The statement, issued ahead of its full-year results for the 52 weeks to 12 September 2019, reported continued strong performance from ABF’s grocery division – boosted by improved manufacturing capacity at Jordans, Dorset Cereals and Ryvita and strong revenue growth from Twinings Ovaltine – but anticipated the decline of AB Sugar would put a dent in this year’s profits.
However, Rollits corporate finance director Julian Wild said ABF was a “very well-oiled machine” that continued to “trundle along with strong performances from Primark in retail and also from the grocery business”.
“All in all, the statement suggests that the full year results to September will be in line with expectations, so no surprises. ABF’s share price was down in early trading, indicating some early profit-taking, but there are not many safer bets than ABF around.”

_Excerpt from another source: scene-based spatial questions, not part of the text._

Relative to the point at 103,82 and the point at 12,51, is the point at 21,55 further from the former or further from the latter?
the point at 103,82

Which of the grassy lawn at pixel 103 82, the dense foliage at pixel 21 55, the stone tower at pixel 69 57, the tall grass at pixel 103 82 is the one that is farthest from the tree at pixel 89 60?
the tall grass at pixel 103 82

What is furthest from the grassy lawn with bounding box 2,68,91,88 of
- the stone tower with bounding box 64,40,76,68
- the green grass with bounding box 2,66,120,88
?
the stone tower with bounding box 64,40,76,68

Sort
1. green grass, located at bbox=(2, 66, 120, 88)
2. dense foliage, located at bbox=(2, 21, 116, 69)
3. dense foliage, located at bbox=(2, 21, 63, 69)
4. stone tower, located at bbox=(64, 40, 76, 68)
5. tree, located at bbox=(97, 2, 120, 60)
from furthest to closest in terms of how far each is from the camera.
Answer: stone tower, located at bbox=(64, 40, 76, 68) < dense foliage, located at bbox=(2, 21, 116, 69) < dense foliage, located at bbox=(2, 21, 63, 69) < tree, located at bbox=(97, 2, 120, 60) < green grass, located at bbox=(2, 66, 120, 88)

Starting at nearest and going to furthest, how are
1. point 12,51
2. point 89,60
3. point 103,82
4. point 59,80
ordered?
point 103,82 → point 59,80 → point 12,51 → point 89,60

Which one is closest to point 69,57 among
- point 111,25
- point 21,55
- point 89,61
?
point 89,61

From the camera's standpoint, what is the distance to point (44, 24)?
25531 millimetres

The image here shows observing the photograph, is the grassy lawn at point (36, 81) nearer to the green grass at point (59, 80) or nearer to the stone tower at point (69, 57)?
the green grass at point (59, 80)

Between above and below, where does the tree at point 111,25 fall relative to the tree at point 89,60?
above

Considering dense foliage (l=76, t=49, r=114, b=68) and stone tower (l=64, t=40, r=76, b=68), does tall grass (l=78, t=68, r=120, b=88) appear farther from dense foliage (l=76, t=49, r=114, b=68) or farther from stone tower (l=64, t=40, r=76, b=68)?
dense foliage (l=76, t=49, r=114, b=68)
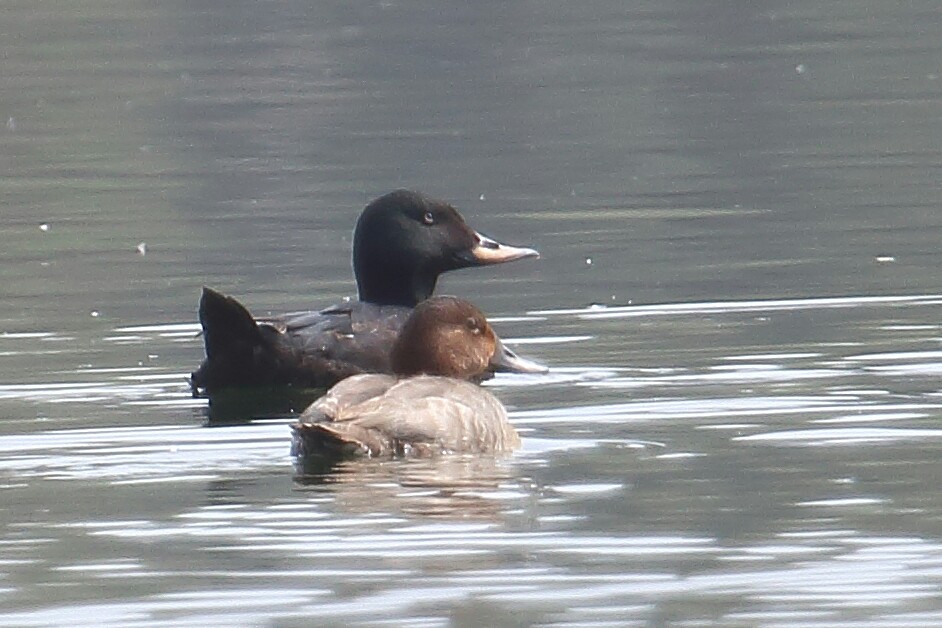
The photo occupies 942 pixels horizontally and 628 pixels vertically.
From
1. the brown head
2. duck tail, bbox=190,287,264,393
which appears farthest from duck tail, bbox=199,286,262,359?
the brown head

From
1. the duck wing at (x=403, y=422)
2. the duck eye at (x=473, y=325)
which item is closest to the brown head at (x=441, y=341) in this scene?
the duck eye at (x=473, y=325)

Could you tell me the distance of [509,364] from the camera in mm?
11156

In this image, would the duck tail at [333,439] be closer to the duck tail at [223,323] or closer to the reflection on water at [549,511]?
the reflection on water at [549,511]

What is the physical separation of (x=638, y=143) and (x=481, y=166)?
170 cm

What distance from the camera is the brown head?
34.7ft

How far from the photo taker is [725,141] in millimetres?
22547

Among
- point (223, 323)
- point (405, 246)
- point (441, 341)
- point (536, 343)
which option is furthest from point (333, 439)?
point (405, 246)

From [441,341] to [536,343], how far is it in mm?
2091

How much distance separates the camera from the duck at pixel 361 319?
11.6m

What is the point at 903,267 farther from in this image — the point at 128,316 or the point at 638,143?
the point at 638,143

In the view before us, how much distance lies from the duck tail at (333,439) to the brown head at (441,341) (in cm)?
112

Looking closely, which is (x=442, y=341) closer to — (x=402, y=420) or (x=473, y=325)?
(x=473, y=325)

Wild also noted that a substantial amount of ABF’s business was being performed outside the UK. As such, the weakness of sterling – brought about by the confusing political state of the UK thanks to Brexit – was beneficial to the business.
Market analyst Steve Miley noted that ABF came to the same conclusion.

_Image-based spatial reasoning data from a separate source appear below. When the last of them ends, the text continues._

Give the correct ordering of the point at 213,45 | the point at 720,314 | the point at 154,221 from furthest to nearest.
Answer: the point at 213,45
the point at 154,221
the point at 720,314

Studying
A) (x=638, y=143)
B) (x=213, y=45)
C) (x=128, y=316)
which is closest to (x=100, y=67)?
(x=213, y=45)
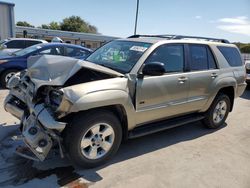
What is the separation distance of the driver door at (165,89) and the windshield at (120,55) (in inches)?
8.8

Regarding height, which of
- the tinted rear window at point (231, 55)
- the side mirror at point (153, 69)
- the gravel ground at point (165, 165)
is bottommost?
the gravel ground at point (165, 165)

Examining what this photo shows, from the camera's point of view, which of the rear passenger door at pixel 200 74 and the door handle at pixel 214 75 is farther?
the door handle at pixel 214 75

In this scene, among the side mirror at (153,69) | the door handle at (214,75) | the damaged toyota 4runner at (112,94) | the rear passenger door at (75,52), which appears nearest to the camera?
the damaged toyota 4runner at (112,94)

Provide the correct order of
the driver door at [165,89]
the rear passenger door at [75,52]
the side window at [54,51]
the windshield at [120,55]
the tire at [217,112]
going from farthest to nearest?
1. the rear passenger door at [75,52]
2. the side window at [54,51]
3. the tire at [217,112]
4. the windshield at [120,55]
5. the driver door at [165,89]

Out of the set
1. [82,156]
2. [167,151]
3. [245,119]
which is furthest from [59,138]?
[245,119]

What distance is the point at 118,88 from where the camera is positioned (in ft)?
12.2

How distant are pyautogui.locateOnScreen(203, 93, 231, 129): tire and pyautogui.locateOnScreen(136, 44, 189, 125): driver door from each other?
90cm

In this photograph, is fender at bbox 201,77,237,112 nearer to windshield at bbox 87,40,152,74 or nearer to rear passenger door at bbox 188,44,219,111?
rear passenger door at bbox 188,44,219,111

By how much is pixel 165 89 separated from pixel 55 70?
1.75m

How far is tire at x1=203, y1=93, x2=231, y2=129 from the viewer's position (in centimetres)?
559

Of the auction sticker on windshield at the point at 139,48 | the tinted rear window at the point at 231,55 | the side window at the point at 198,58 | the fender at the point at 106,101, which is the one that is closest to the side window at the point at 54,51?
the auction sticker on windshield at the point at 139,48

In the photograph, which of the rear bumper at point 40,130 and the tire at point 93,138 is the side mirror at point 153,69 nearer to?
the tire at point 93,138

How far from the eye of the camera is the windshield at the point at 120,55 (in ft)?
13.8

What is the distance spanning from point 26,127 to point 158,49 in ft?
7.61
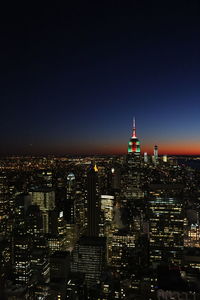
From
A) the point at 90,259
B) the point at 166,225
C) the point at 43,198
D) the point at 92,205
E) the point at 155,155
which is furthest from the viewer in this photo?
the point at 155,155

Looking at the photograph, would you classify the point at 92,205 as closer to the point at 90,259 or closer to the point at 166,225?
the point at 166,225

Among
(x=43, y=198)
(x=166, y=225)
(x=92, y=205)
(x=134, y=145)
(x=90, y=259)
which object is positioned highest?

“With two-thirds of the revenue generated outside the UK, the company has announced the completion of the Brexit preparations and has put the contingency plans in place in case of disruptions caused by Great Britain exiting the EU,” Miley added.
“The cash levels held at the end of the period will allow the company to navigate unforeseen events caused by the departure from the European bloc.”
Helping along the business was an increase in cash flow, up almost 50% to £900m, thanks to a lower expenditure on food business in the reported period. ABF’s full-year results are scheduled to be announced on 5 November 2019.